• What is being asked
In the NLP++ page below, how would you render the sentence "The @PRE region, which operates during the pattern matching of a rule, does not yet allow NLP++ constructs." in Spanish?

• Document extract
--- --- ---
[Note: This topic is slated for removal. Refer also to the NLP++ section.]
NLP++™ is a novel programming language developed by Text Analysis International, Inc. It enables a developer to focus on the conceptual task of building a text analyzer while minimizing the need to delve into compiled programming languages. NLP++ combines a C++ -like syntax (called the code part) with a rule syntax (described in the Pass Files topic). The current topic is concerned primarily with the code part.
One use of NLP++ is dynamic semantics, that is, to create and use information "on the fly". Another is to embed heuristics and algorithms into the text analyzer under construction.
The NLP++ language can currently appear in the @CHECK, @CODE and @POST regions of a pass file. In a @CHECK region, the functions succeed and fail can be used to accept or reject a rule match, respectively.
The @PRE region, which operates during the pattern matching of a rule, does not yet allow NLP++ constructs.
WARNINGS:
[1] The developer must keep in mind that actions that modify the parse
tree, such as single(), will disable references to the nodes of a phrase
and otherwise affect the execution of NLP++ code. It is recommended that
tree-modifying actions follow references to node variables.
[2] If the developer must reference a newly created node, e.g., by the
group
action, he must manually figure out the new element number of the created
node. Note that following an action such as group, element numbers to the right of the grouped
node will also change.
--- --- ---
• Stored data
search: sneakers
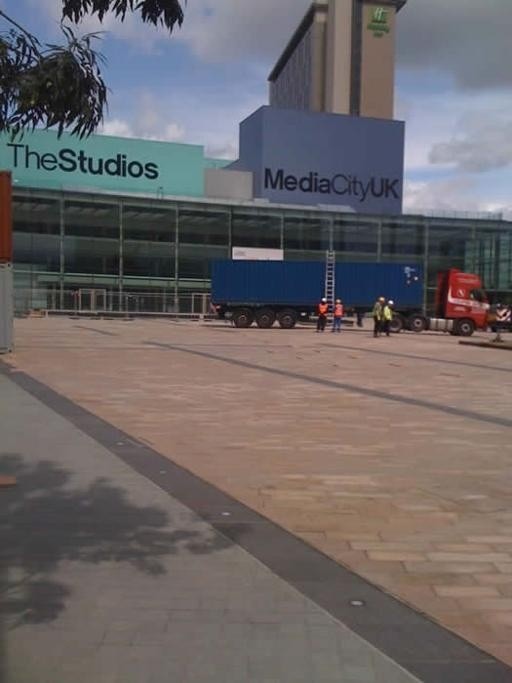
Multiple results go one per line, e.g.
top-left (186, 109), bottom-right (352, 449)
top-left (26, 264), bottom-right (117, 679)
top-left (315, 328), bottom-right (325, 333)
top-left (331, 328), bottom-right (342, 333)
top-left (373, 330), bottom-right (390, 337)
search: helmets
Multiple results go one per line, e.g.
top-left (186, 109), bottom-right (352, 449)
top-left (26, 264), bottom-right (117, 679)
top-left (387, 299), bottom-right (394, 305)
top-left (321, 297), bottom-right (328, 303)
top-left (379, 296), bottom-right (385, 301)
top-left (336, 299), bottom-right (342, 304)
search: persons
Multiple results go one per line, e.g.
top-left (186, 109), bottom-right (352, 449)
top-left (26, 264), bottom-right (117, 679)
top-left (316, 298), bottom-right (329, 330)
top-left (332, 299), bottom-right (343, 332)
top-left (380, 300), bottom-right (394, 336)
top-left (372, 297), bottom-right (385, 336)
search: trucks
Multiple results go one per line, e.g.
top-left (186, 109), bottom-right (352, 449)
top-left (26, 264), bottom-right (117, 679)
top-left (210, 259), bottom-right (490, 336)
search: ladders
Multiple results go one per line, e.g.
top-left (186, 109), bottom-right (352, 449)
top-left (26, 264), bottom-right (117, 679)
top-left (324, 249), bottom-right (335, 326)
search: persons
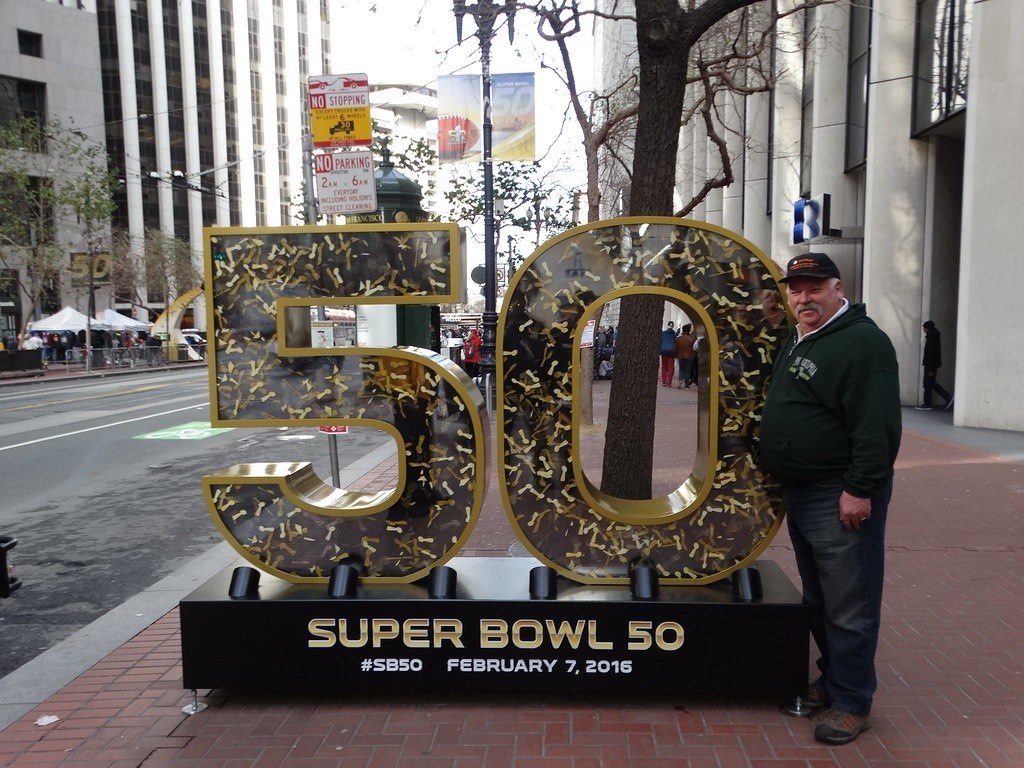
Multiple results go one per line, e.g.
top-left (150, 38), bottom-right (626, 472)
top-left (659, 321), bottom-right (699, 389)
top-left (755, 253), bottom-right (904, 745)
top-left (593, 325), bottom-right (619, 380)
top-left (914, 320), bottom-right (954, 410)
top-left (185, 336), bottom-right (199, 345)
top-left (441, 326), bottom-right (484, 379)
top-left (0, 331), bottom-right (163, 367)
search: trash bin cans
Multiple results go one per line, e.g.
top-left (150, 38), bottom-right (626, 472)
top-left (177, 343), bottom-right (188, 363)
top-left (449, 344), bottom-right (464, 366)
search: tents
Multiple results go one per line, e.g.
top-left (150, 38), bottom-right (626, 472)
top-left (26, 305), bottom-right (112, 335)
top-left (91, 307), bottom-right (155, 334)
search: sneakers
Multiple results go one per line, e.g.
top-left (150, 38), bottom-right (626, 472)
top-left (815, 707), bottom-right (871, 743)
top-left (804, 675), bottom-right (825, 707)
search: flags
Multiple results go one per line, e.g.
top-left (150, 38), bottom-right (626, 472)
top-left (437, 72), bottom-right (535, 166)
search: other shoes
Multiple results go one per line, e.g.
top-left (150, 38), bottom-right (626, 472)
top-left (915, 404), bottom-right (933, 410)
top-left (685, 386), bottom-right (691, 389)
top-left (662, 383), bottom-right (671, 387)
top-left (945, 396), bottom-right (953, 409)
top-left (677, 381), bottom-right (682, 389)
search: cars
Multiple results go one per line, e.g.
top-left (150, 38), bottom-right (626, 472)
top-left (183, 334), bottom-right (206, 343)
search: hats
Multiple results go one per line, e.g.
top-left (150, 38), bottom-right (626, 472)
top-left (778, 253), bottom-right (840, 283)
top-left (668, 321), bottom-right (674, 328)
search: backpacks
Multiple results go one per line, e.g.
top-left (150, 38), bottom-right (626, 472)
top-left (463, 338), bottom-right (474, 355)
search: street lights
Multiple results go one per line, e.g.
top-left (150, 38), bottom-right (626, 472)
top-left (451, 0), bottom-right (517, 419)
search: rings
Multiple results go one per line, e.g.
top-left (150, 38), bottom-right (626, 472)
top-left (861, 517), bottom-right (866, 521)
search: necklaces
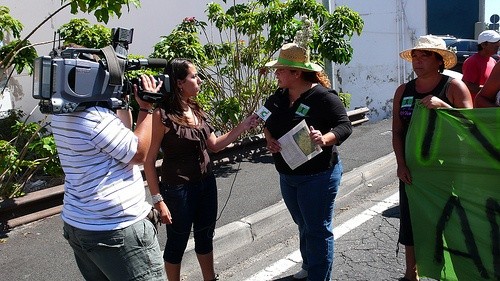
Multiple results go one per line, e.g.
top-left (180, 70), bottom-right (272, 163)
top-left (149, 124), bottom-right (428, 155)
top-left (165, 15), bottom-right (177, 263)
top-left (289, 93), bottom-right (298, 104)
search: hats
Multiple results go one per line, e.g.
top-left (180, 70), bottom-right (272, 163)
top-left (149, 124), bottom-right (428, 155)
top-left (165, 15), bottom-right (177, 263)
top-left (398, 35), bottom-right (457, 70)
top-left (478, 30), bottom-right (500, 44)
top-left (265, 42), bottom-right (323, 72)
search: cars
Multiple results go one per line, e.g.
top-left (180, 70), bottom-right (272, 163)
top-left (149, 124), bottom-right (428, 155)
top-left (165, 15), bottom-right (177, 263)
top-left (446, 38), bottom-right (500, 75)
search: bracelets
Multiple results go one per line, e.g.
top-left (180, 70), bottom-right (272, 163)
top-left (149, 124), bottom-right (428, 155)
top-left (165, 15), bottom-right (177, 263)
top-left (138, 107), bottom-right (153, 114)
top-left (150, 193), bottom-right (164, 205)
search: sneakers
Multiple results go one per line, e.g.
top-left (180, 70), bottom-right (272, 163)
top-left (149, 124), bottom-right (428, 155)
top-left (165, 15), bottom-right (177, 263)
top-left (294, 268), bottom-right (308, 279)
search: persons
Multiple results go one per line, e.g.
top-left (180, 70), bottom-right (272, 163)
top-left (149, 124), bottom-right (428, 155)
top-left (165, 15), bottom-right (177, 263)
top-left (262, 43), bottom-right (352, 281)
top-left (145, 58), bottom-right (265, 281)
top-left (392, 35), bottom-right (473, 281)
top-left (47, 44), bottom-right (170, 281)
top-left (461, 30), bottom-right (500, 104)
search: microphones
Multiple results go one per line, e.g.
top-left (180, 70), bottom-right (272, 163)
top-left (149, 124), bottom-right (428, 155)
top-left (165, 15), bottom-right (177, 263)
top-left (249, 103), bottom-right (272, 130)
top-left (129, 58), bottom-right (167, 68)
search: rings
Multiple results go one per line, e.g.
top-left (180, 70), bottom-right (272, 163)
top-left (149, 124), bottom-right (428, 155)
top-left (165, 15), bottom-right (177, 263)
top-left (269, 146), bottom-right (271, 149)
top-left (401, 177), bottom-right (407, 182)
--- --- ---
• Result for this task
La región @PRE, que opera durante la coincidencia de patrones de una regla, todavía no admite construcciones de NLP++.